TO DO:
[a] From the blog post about the AMP lawsuit, output the part that opens with the words containing "To be honest, I" and closes with "itself this December.".
[b] In the blog post about the AMP lawsuit, which two associations unveiled the lawsuit against CMS?
[c] Resume the blog post about the AMP lawsuit from where it stops.

PASSAGE FOR REVIEW:
::::::::

Thursday, November 08, 2007

The AMP Lawsuit Gambit

Yesterday, NACDS and NCPA unveiled their rumored lawsuit against CMS over Average Manufacturer Price (AMP). Despite substantial progress with AMP-related legislation, there was just no practical way that any of the bills could have been passed before the planned publication of AMP data at the end of November.

The associations are now seeking an injunction to block implementation of the definition of AMP in the Final Rule issued in July. I’m skeptical that they will get the injunction, but not very confident in my viewpoint given the vagaries (and my limited knowledge) of the legal issues.

Here are links to the key documents:
The complaint focuses on an alleged difference between the statutory definition of AMP in Section 1927 of the Social Security Act and the definition in the Final Rule. The plaintiffs claim: “The statutory definition of AMP is clear and simple.” I strongly disagree with this characterization, although it’s not appropriate for me to provide a point-by-point rebuttal in a public forum. (Sorry, legal mumbo-jumbo fans!)

To be honest, I have no idea whether this gambit will work. I was surprised when secondary wholesalers successfully got an injunction last year against the FDA’s implementation of the pedigree requirements of the Prescription Drug Marketing Act (PDMA), so perhaps history will repeat itself this December.

However, I do want to highlight some comments made in the last November’s PDMA injunction decision by Judge Tomlison. While the circumstances are different, she summarized the following guidelines in making her decision:
  • “A preliminary injunction is a drastic and extraordinary remedy that should not be granted routinely.”
  • “The Second Circuit has repeatedly held that the irreparable harm requirement is ‘the single most important prerequisite for the issuance of a preliminary injunction.’”
  • “Irreparable harm may be found where the moving party makes a ‘strong showing that economic loss would significantly damage its business above and beyond a simple diminution in profits.’”

::::::::

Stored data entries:

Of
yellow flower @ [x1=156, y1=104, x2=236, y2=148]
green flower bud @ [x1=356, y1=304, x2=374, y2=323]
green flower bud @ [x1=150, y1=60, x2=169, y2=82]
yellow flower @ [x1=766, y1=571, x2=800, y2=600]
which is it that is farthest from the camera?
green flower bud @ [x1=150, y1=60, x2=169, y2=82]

::::::::

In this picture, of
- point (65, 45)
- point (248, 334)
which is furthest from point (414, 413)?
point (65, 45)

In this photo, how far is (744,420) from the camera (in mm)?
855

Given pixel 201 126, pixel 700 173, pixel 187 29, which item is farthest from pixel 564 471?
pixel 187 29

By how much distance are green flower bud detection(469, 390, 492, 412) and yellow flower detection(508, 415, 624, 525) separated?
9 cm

::::::::

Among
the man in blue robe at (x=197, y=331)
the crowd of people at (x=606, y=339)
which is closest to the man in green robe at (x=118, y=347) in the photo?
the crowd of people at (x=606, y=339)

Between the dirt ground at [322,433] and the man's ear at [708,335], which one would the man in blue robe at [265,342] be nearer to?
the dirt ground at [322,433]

::::::::

RESULTS OF THE TASKS:
[a]
To be honest, I have no idea whether this gambit will work. I was surprised when secondary wholesalers successfully got an injunction last year against the FDA’s implementation of the pedigree requirements of the Prescription Drug Marketing Act (PDMA), so perhaps history will repeat itself this December.

[b] NACDS and NCPA.

[c]
By these standards, an injunction seems unlikely especially given the relatively minimal impact on pharmacy profits in 2008 and the historical analogy to Average Sales Price (ASP). (Reminder: I’m not a lawyer – please read disclaimer at bottom of page.)

As loyal readers know, I have strongly criticized the fear-mongering and hype associated with AMP. This latest twist adds even more drama to the debate. Who needs Hollywood writers when we have retail pharmacy?


  1. Dr. Fein ,

    You certainally are entitled to your veiwpoints, however, you should remove the word "expert" from the description of Drug Channels. Have you ever spent any time in a retail pharmacy or examined the financials of a typical "retail pharmacy"?

  2. I hesitated before approving the above comment since the (anonymous) author just takes a swipe at me without contributing anything meaningful to our conversation. I ultimately decided to approve the comment because I want everyone to see an example of the emotional, data-free reactions that I receive in my inbox every day.

    And to answer the question: I have not worked in a retail pharmacy. That’s why I can be objective and fact-based in my analyses. The Illinois Pharmacists Association highlighted Drug Channels recently, saying: “It is not always a comforting examination (from the Pharmacist’s viewpoint, anyway), but it is thoughtful and in a lot of ways hard to argue with.” (See Tidbits from September.)

    As always, I look forward your constructive comments.


  3. Who needs Hollywood writers when we have Adam Fein??!!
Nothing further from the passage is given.